Yang menjadi pertanyaannya, apakah setelah lebih dari 2 dekade sejak semangat anti korupsi itu hadir KKN sudah dapat ditanggulangi? Tidak banyak ahli hukum yang mampu menjawab pertanyaan ini secara gamblang, bahkan diantaranya memilih menjawab sebagai seorang diplomat (alih-alih sebagai ahli hukum) dengan mengedepankan retorika dan igauan bahwa negara ini masih berproses dan butuh waktu untuk bebas dari jeratan rantai korupsi.
Penulis berpendapat bahwa proses itu tidak akan pernah menemui ‘tempatnya’, selama pendekatan sanksi kepada para koruptor masih terkesan “MANJA”, dan belum dimodifikasi dengan wajah yang ‘mengerikan’. Seorang ahli hukum bernama Hugo De Groot mengatakan “malim pasisionis propter malum actionis” yaitu “penderitaan adalah hasil kejahatan yang dilakukan oleh penjahat”, maka idealnya hukuman yang diberikan kepada koruptor wajib melebihi penderitaan yang dialami oleh para korban, yaitu sebagian besar masyarakat Indonesia dan menjadi peringatan keras bagi para calon pelaku untuk mengurungkan niat jahatnya untuk melakukan korupsi (Vereningings theorieen).
Berkaitan dengan jenis pemidanaan yang berlaku didalam UU pemberantasan tindak pidana korupsi, secara penintentier norm masih mengadopsi secara utuh jenis pemidanaan yang diatur didalam pasal 10 KUHP, yaitu terbagi menjadi 2 Jenis bentuk pemidanaan, antara lain: Pidana Pokok terdiri dari: 1. Pidana Mati; 2. Pidana Penjara; 3. Pidana Kurungan; 4. Pidana Denda; dan 5. Pidana Tutupan dan Pidana Tambahan terdiri dari: 1. Pidana Pencabutan Hak-Hak Tertentu (termasuk Hak Politik); 2. Pidana Perampasan Barang Tertentu; dan 3. Pidana Pengumuman Putusan Hakim.

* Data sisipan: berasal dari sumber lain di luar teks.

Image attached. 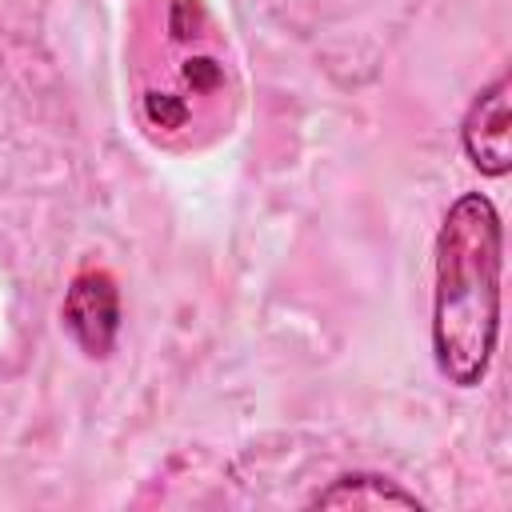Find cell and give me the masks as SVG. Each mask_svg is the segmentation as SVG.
Returning a JSON list of instances; mask_svg holds the SVG:
<instances>
[{
	"label": "cell",
	"mask_w": 512,
	"mask_h": 512,
	"mask_svg": "<svg viewBox=\"0 0 512 512\" xmlns=\"http://www.w3.org/2000/svg\"><path fill=\"white\" fill-rule=\"evenodd\" d=\"M128 88L140 132L164 152H200L232 128L240 80L204 0H140L128 32Z\"/></svg>",
	"instance_id": "6da1fadb"
},
{
	"label": "cell",
	"mask_w": 512,
	"mask_h": 512,
	"mask_svg": "<svg viewBox=\"0 0 512 512\" xmlns=\"http://www.w3.org/2000/svg\"><path fill=\"white\" fill-rule=\"evenodd\" d=\"M500 272L504 228L484 192H464L448 204L436 232L432 288V356L448 384H484L500 340Z\"/></svg>",
	"instance_id": "7a4b0ae2"
},
{
	"label": "cell",
	"mask_w": 512,
	"mask_h": 512,
	"mask_svg": "<svg viewBox=\"0 0 512 512\" xmlns=\"http://www.w3.org/2000/svg\"><path fill=\"white\" fill-rule=\"evenodd\" d=\"M60 324H64L68 340L88 360L112 356L116 336H120V288H116L112 272L80 268L68 280L64 304H60Z\"/></svg>",
	"instance_id": "3957f363"
},
{
	"label": "cell",
	"mask_w": 512,
	"mask_h": 512,
	"mask_svg": "<svg viewBox=\"0 0 512 512\" xmlns=\"http://www.w3.org/2000/svg\"><path fill=\"white\" fill-rule=\"evenodd\" d=\"M512 116H508V72L476 92L460 120V144L472 168L484 176H504L512 168Z\"/></svg>",
	"instance_id": "277c9868"
},
{
	"label": "cell",
	"mask_w": 512,
	"mask_h": 512,
	"mask_svg": "<svg viewBox=\"0 0 512 512\" xmlns=\"http://www.w3.org/2000/svg\"><path fill=\"white\" fill-rule=\"evenodd\" d=\"M392 504L420 508V496L376 472H344L308 500V508H392Z\"/></svg>",
	"instance_id": "5b68a950"
}]
</instances>
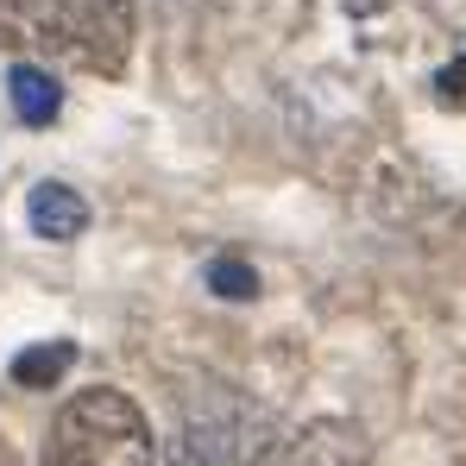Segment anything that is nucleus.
<instances>
[{
	"mask_svg": "<svg viewBox=\"0 0 466 466\" xmlns=\"http://www.w3.org/2000/svg\"><path fill=\"white\" fill-rule=\"evenodd\" d=\"M6 95H13V114L25 120V127H51L57 120V107H64V88L51 70H38V64H13L6 70Z\"/></svg>",
	"mask_w": 466,
	"mask_h": 466,
	"instance_id": "nucleus-6",
	"label": "nucleus"
},
{
	"mask_svg": "<svg viewBox=\"0 0 466 466\" xmlns=\"http://www.w3.org/2000/svg\"><path fill=\"white\" fill-rule=\"evenodd\" d=\"M25 221H32L38 239H76V233L88 228V202H82L70 183H32Z\"/></svg>",
	"mask_w": 466,
	"mask_h": 466,
	"instance_id": "nucleus-5",
	"label": "nucleus"
},
{
	"mask_svg": "<svg viewBox=\"0 0 466 466\" xmlns=\"http://www.w3.org/2000/svg\"><path fill=\"white\" fill-rule=\"evenodd\" d=\"M70 360H76V347H70V340H57V347H25V353L13 360V379H19V385H51Z\"/></svg>",
	"mask_w": 466,
	"mask_h": 466,
	"instance_id": "nucleus-7",
	"label": "nucleus"
},
{
	"mask_svg": "<svg viewBox=\"0 0 466 466\" xmlns=\"http://www.w3.org/2000/svg\"><path fill=\"white\" fill-rule=\"evenodd\" d=\"M278 441V422L258 397L233 385H196L177 410V435H170V466H265Z\"/></svg>",
	"mask_w": 466,
	"mask_h": 466,
	"instance_id": "nucleus-3",
	"label": "nucleus"
},
{
	"mask_svg": "<svg viewBox=\"0 0 466 466\" xmlns=\"http://www.w3.org/2000/svg\"><path fill=\"white\" fill-rule=\"evenodd\" d=\"M278 466H372V448H366V435H360L353 422L321 416V422H309V429L278 454Z\"/></svg>",
	"mask_w": 466,
	"mask_h": 466,
	"instance_id": "nucleus-4",
	"label": "nucleus"
},
{
	"mask_svg": "<svg viewBox=\"0 0 466 466\" xmlns=\"http://www.w3.org/2000/svg\"><path fill=\"white\" fill-rule=\"evenodd\" d=\"M45 466H157L152 422L127 390L88 385L51 416Z\"/></svg>",
	"mask_w": 466,
	"mask_h": 466,
	"instance_id": "nucleus-2",
	"label": "nucleus"
},
{
	"mask_svg": "<svg viewBox=\"0 0 466 466\" xmlns=\"http://www.w3.org/2000/svg\"><path fill=\"white\" fill-rule=\"evenodd\" d=\"M208 290H221V297H252L258 278H252V265H239V258H215V265H208Z\"/></svg>",
	"mask_w": 466,
	"mask_h": 466,
	"instance_id": "nucleus-8",
	"label": "nucleus"
},
{
	"mask_svg": "<svg viewBox=\"0 0 466 466\" xmlns=\"http://www.w3.org/2000/svg\"><path fill=\"white\" fill-rule=\"evenodd\" d=\"M133 38L139 0H0V51L51 57L82 76H120Z\"/></svg>",
	"mask_w": 466,
	"mask_h": 466,
	"instance_id": "nucleus-1",
	"label": "nucleus"
},
{
	"mask_svg": "<svg viewBox=\"0 0 466 466\" xmlns=\"http://www.w3.org/2000/svg\"><path fill=\"white\" fill-rule=\"evenodd\" d=\"M435 88H441L448 101H466V57H461V64H448V70L435 76Z\"/></svg>",
	"mask_w": 466,
	"mask_h": 466,
	"instance_id": "nucleus-9",
	"label": "nucleus"
}]
</instances>
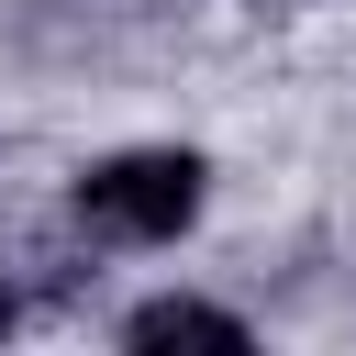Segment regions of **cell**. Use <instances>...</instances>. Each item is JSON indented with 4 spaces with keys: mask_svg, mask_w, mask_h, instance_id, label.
<instances>
[{
    "mask_svg": "<svg viewBox=\"0 0 356 356\" xmlns=\"http://www.w3.org/2000/svg\"><path fill=\"white\" fill-rule=\"evenodd\" d=\"M122 345H222V356H234V345H245V323H234V312H211V300H178V289H167V300L122 312Z\"/></svg>",
    "mask_w": 356,
    "mask_h": 356,
    "instance_id": "cell-2",
    "label": "cell"
},
{
    "mask_svg": "<svg viewBox=\"0 0 356 356\" xmlns=\"http://www.w3.org/2000/svg\"><path fill=\"white\" fill-rule=\"evenodd\" d=\"M200 200H211V167L189 145H122V156L78 167V189H67L89 245H178L200 222Z\"/></svg>",
    "mask_w": 356,
    "mask_h": 356,
    "instance_id": "cell-1",
    "label": "cell"
}]
</instances>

Berkaitan dengan pidana mati, UU Pemberantasan Tindak Pidana Korupsi di Indonesia pernah menjadi yang “tergarang” dibandingkan dengan aturan Negara ASEAN lainnya, yaitu dengan memasukannya didalam Pasal 2 ayat (2) yang bunyinya:
“Dalam hal tindak pidana korupsi sebagaimana dimaksud dalam ayat (1) dilakukan dalam keadaan tertentu, pidana mati dapat dijatuhkan”. Pengertian “keadaan tertentu” dalam ketentuan UU nomor 31 tahun 1999, ini dimaksudkan sebagai: “Yang dimaksud dengan “keadaan tertentu” dalam ketentuan ini dimaksudkan sebagai pemberatan bagi pelaku tindak pidana korupsi apabila tindak pidana tersebut dilakukan pada waktu negara dalam keadaan bahaya sesuai dengan undang-undang yang berlaku, pada waktu terjadi bencana alam nasional, sebagai pengulangan tindak pidana korupsi, atau pada waktu negara dalam keadaan krisis ekonomi dan moneter.”

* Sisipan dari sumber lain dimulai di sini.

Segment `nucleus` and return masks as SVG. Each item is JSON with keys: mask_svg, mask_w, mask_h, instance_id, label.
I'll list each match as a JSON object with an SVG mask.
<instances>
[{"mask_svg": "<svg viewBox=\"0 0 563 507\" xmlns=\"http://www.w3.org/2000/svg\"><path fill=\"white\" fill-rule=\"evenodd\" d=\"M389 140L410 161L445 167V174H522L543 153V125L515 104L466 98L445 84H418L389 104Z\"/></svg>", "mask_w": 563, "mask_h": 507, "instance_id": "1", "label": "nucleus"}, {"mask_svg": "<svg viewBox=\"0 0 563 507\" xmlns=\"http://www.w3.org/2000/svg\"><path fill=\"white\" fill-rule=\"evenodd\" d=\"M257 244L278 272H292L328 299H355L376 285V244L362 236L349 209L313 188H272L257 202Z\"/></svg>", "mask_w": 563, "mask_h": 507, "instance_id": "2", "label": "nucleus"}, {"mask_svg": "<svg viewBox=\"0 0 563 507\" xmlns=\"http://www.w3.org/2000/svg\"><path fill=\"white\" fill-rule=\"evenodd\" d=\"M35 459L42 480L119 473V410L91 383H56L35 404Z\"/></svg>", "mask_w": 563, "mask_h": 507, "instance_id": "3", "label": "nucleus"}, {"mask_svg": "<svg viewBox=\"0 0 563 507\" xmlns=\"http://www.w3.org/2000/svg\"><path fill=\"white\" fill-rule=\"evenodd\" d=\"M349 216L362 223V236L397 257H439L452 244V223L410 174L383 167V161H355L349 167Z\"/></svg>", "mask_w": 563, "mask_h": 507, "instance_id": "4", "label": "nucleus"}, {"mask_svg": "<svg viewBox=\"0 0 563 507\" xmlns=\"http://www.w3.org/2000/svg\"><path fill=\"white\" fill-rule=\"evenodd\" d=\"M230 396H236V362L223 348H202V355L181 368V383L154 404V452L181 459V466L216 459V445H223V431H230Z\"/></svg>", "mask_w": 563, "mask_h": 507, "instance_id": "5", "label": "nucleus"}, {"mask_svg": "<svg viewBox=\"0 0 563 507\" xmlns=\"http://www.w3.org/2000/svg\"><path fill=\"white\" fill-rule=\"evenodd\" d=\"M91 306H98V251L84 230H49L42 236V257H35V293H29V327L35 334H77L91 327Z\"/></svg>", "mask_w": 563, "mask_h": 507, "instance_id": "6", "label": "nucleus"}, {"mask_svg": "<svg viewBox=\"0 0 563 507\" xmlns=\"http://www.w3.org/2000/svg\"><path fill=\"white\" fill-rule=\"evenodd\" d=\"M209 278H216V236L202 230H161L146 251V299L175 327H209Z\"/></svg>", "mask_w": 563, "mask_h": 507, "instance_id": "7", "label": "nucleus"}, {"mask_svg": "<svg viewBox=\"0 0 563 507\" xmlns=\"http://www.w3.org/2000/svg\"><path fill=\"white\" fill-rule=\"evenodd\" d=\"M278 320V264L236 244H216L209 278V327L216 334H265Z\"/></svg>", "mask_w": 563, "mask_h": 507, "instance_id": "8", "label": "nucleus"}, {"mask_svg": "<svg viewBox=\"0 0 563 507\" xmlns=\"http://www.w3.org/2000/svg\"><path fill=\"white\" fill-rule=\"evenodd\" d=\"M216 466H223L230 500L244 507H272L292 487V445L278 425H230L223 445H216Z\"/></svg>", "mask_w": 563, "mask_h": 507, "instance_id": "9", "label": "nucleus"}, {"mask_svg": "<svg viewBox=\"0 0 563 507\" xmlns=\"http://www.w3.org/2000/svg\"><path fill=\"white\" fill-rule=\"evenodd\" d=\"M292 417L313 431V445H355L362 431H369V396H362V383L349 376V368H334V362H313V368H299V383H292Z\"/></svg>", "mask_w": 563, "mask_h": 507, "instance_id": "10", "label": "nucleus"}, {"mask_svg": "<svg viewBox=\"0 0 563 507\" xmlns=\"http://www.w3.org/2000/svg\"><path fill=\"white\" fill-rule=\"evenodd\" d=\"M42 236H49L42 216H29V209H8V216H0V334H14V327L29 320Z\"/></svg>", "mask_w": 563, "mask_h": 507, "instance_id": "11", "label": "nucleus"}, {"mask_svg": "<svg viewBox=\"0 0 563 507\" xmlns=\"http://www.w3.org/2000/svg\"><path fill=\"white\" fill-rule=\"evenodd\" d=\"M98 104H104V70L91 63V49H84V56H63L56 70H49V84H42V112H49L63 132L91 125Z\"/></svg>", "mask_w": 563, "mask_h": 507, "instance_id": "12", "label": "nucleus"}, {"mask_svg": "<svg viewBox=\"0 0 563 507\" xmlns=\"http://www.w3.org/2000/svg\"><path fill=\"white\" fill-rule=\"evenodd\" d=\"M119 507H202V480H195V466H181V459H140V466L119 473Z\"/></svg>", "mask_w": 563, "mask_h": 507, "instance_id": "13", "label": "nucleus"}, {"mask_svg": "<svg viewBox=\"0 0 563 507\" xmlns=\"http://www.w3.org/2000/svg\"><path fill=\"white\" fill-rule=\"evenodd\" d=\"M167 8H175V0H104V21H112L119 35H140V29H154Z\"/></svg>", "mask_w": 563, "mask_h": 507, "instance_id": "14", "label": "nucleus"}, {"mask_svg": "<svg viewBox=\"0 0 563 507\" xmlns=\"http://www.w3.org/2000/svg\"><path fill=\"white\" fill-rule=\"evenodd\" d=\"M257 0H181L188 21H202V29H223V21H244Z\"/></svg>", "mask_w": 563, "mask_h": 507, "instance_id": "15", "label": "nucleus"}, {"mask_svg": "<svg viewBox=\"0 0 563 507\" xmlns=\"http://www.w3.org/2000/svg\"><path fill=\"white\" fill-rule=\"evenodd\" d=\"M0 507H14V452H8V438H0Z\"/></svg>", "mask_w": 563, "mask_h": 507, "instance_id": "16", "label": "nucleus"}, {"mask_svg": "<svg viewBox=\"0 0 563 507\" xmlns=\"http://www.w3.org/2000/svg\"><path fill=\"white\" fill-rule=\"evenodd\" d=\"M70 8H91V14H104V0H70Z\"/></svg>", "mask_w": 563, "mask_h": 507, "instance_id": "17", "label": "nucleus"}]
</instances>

Namun dalam perkembangannya, sejak berlakunya UU nomor 20 Tahun 2001 tentang perubahan UU nomor 31 Tahun 1999, penjelasannya mengalami perubahan yang hampir tidak ada maknanya dan terkesan menjadi lebih multitafsir dan dibuat seolah-olah menjadi mustahil untuk diterapkan, sebagai berikut : “Yang dimaksud dengan “keadaan tertentu” dalam ketentuan ini adalah keadaan yang dapat dijadikan alasan pemberatan pidana bagi pelaku tindak pidana korupsi yaitu apabila tindak pidana tersebut dilakukan terhadap dana-dana yang diperuntukan bagi penanggulangan keadaan bahaya, bencana alam nasional, penanggulangan akibat kerusuhan sosial yang meluas, penanggulangan krisis ekonomi dan moneter, dan pengulangan tindak pidana korupsi”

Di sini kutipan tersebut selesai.